In a hearing in Durham County Superior Court that dripped with homespun colloquialisms and colorful courtroom arguments, Manning ruled only on the arbitration issue, not the merits of Pressler's defamation claims.

John M. Simpson, a Duke attorney, tried to convince Manning that before Pressler's claims could be considered by the courts, the former coach had to go through a university arbitration process.

Pressler, who built a national powerhouse lacrosse team during his 16 years at Duke, was forced out in April 2006 shortly after an escort service dancer accused players of gang-raping her -- allegations that turned out to be phony.

Last spring, Pressler and Duke reached a confidential settlement agreement.

Lawyer Donald Strickland, who is representing Pressler with colleague Jay Trehy, read several paragraphs from that agreement to show that Pressler was no longer bound by policies of previous contracts with Duke.

Pressler has alleged that John Burness, Duke's senior vice president of public affairs and government relations, made slanderous, libelous and defamatory remarks about him to the news media after the settlement agreement was reached.

Initially, Pressler argued that Duke had reneged on its settlement agreement, which had a clause prohibiting disparaging remarks.

But in a legal maneuver designed to sidestep arbitration, Pressler dropped that claim and slimmed down his complaint to focus on Burness' comments.

"We're left with nothing but a naked, soaking-wet bather of a lawsuit involving slander and libel," Manning observed.

In the suit, Pressler complains about an April 9, 2006, article in the New York newspaper Newsday quoting Burness as saying the difference between Pressler and current lacrosse coach John Danowski was "night and day."

### Source excerpt
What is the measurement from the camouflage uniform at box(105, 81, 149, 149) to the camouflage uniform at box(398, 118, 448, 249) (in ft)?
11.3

### What to work on
(1) Extract, word for word, the passage of the article on Pressler's defamation suit between "Pressler has alleged" and "prohibiting disparaging remarks.", inclusive.
(2) Extend the news article about Pressler's defamation suit against Duke, picking up after its final sentence.

### In response
(1)
Pressler has alleged that John Burness, Duke's senior vice president of public affairs and government relations, made slanderous, libelous and defamatory remarks about him to the news media after the settlement agreement was reached.

Initially, Pressler argued that Duke had reneged on its settlement agreement, which had a clause prohibiting disparaging remarks.

(2)
In that article, the suit contends, Burness described Danowski as a "mensch," a Yiddish word for a person of great integrity and honor that Strickland and Trehy defined in their brief.

"I never heard the word 'mensch,' " Manning deadpanned. "Down here, you know, we just live in tents and eat clay."

The second comment that Pressler complained about came in June, when The Associated Press quoted Burness as saying, "It was essential for the team to have a change of leadership in order to move forward."

Without addressing the merits of the case, Manning said, "The question I have is why would anybody be dumb enough to say what [Burness] did" a year after Pressler was fired.

Burness was not at the hearing and could not be reached to discuss the judge's comments.

Pressler did not attend, either.

Duke's failure to persuade Manning to move the case to arbitration was the university's second loss in court this week on legal maneuvers tied to fallout from the Duke lacrosse case.

In Winston-Salem on Tuesday, a federal judge denied requests to sanction a lawyer representing 38 members of the 2006 team who were not charged in the phony criminal case.

Since losing his Duke job, Pressler has written and promoted a book about the lacrosse case. He now coaches at Bryant University in Rhode Island.